Before starting, it is worth noting that there are two resources which will
prove invaluable for anybody working with video drivers:
- The V4L2 API
Specification. This document covers the API from the user-space
point of view, but, to a great extent, V4L2 drivers implement that API
directly. So most of the structures are the same, and the semantics
of the V4L2 calls are clearly laid out. Print a copy (consider
cutting out the Free Documentation License text to save trees) and
keep it somewhere within easy reach.
- The "vivi" driver found in the kernel source as
drivers/media/video/vivi.c. It is a virtual driver, in that
it generates test patterns and does not actually interface to any
hardware. As such, it serves as a relatively clear illustration of
how V4L2 drivers should be written.
To start, every V4L2 driver must include the requisite header file:
Much of the needed information is there. When digging through the headers
as a driver author, however, you'll also want to have a look at
include/media/v4l2-dev.h, which defines many of the structures you'll
be working with.
A video driver will probably have sections which deal with the PCI or USB
bus (for example); we'll not spend much time on that part of the driver
here. There is often an internal i2c interface, which will be
examined later on in this article series. Then, there is the interface to
the V4L2 subsystem. That interface is built around struct
video_device, which represents a V4L2 device. Covering everything
that goes into this structure will be the topic of several articles; here
we'll just have an overview.
The name field of struct video_device is a name for the
type of device; it will appear in kernel log messages and in sysfs. The
name usually matches the name of the driver.

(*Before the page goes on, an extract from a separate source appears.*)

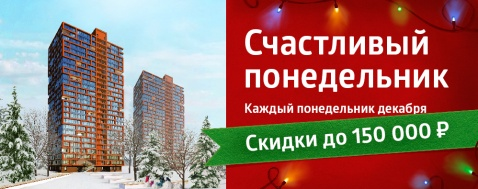 Купите 2-комнатную квартиру-студию за 2269200 рублей в центре на берегу Оби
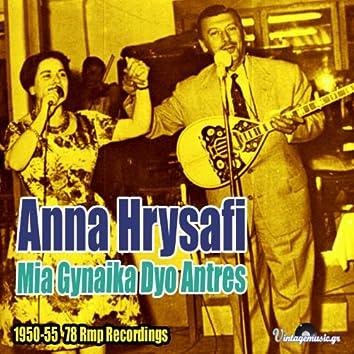 Mia Gynaika Dyo Antres (1950-1955 Rpm Recordings)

There are two fields to describe what type of device is being represented.
The first (type) looks like a holdover from the Video4Linux1 API;
it can have one of four values:
- VFL_TYPE_GRABBER indicates a frame grabber device - including
cameras, tuners, and such.
- VFL_TYPE_VBI is for devices which pull information
transmitted during the video blanking interval.
- VFL_TYPE_RADIO for radio devices.
- VFL_TYPE_VTX for videotext devices.
If your device can perform more than one of the above functions, a separate
V4L2 device should be registered for each of the supported functions. In
V4L2, however, any of the registered devices can be called upon to function
in any of the supported modes. What it comes down to is that, for V4L2,
there is really only need for a single device, but compatibility with the
older Video4Linux API requires that individual devices be registered for
The second field, called type2, is a bitmask describing the
device's capabilities in more detail. It can contain any of the following
- VID_TYPE_CAPTURE: the device can capture video data.

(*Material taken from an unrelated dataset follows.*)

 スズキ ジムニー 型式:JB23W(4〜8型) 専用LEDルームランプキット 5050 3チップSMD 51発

- VID_TYPE_TUNER: it can tune to different frequencies.
- VID_TYPE_TELETEXT: it can grab teletext data.
- VID_TYPE_OVERLAY: it can overlay video data directly
into the frame buffer.
- VID_TYPE_CHROMAKEY: a special form of overlay capability
where the video data is only displayed where the underlying
frame buffer contains pixels of a specific color.

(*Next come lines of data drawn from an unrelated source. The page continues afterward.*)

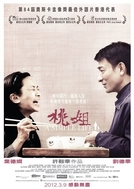 A Simple Life (Tao Jie)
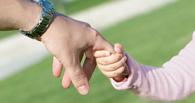Депутаты хотят запретить усыновление в страны, применившие санкции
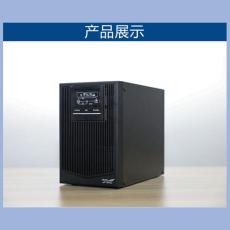 山西科華恒盛UPS不間斷電源YTR1102L工業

- VID_TYPE_CLIPPING: it can clip overlay data.
- VID_TYPE_FRAMERAM: it uses memory located in the frame buffer
- VID_TYPE_SCALES: it can scale video data.
- VID_TYPE_MONOCHROME: it is a monochrome-only device.
- VID_TYPE_SUBCAPTURE: it can capture sub-areas of the image.
- VID_TYPE_MPEG_DECODER: it can decode MPEG streams.
- VID_TYPE_MPEG_ENCODER: it can encode MPEG streams.
- VID_TYPE_MJPEG_DECODER: it can decode MJPEG streams.
- VID_TYPE_MJPEG_ENCODER: it can encode MJPEG streams.
Another field initialized by all V4L2 drivers is minor, which is
the desired minor number for the device. Usually this field will be set to
-1, which causes the Video4Linux subsystem to allocate a minor number at
There are also three distinct sets of function pointers found within
struct video_device. The first, consisting of a single function,
is the release() method. If a device lacks a release()
function, the kernel will complain (your editor was amused to note that it
refers offending programmers to an LWN article). The release()
function is important: for various reasons, references to a
video_device structure can remain long after that last video
application has closed its file descriptor. Those references can remain
after the device has been unregistered. For this reason, it is not safe to
free the structure until the release() method has been called.
So, often, this function consists of a simple kfree() call.
The video_device structure contains within it a
file_operations structure with the usual function pointers. Video
drivers will always need open() and release() operations;
note that this release() is called whenever the device is
closed, not when it can be freed as with the other function with the same
name described above. There will often be a read() or
write() method, depending on whether the device performs input or
output; note, however, that for streaming video devices, there are other
ways of transferring data. Most devices which handle streaming video data
will need to implement poll() and mmap(). And
every V4l2 device needs an ioctl() method - but they can
use video_ioctl2(), which is provided by the V4L2 subsystem.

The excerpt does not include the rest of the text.